- _Records for the exercise_
○ ○ ○ ○

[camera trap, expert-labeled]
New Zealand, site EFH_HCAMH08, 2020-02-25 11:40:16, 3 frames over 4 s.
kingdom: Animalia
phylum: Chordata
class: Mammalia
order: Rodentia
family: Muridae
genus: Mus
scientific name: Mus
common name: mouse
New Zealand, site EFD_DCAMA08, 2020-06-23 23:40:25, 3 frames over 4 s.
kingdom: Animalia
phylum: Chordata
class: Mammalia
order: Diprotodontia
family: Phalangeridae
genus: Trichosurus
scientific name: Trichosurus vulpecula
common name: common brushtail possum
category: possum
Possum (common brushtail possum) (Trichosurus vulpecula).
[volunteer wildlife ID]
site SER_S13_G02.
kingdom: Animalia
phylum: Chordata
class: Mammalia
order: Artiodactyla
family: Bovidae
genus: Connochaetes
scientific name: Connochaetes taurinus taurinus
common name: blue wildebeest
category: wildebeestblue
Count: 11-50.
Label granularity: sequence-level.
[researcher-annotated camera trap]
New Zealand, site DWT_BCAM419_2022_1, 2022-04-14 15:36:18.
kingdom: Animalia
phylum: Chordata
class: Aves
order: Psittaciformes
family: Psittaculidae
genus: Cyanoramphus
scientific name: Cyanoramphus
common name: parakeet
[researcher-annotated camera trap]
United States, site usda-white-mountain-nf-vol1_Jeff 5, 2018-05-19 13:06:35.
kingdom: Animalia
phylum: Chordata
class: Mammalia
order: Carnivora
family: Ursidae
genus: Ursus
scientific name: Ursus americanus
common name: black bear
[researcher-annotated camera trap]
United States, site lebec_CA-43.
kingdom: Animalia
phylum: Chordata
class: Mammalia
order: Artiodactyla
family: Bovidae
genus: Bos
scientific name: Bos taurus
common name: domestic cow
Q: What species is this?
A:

○ ○ ○ ○

- _Work instructions_
From the listing above, repeat exactly the lines starting at the line that includes "[volunteer wildlife ID]" and ending at the line that includes "Count: 11-50.", with nothing outside that span.

- _Response to the exercise_
[volunteer wildlife ID]
site SER_S13_G02.
kingdom: Animalia
phylum: Chordata
class: Mammalia
order: Artiodactyla
family: Bovidae
genus: Connochaetes
scientific name: Connochaetes taurinus taurinus
common name: blue wildebeest
category: wildebeestblue
Count: 11-50.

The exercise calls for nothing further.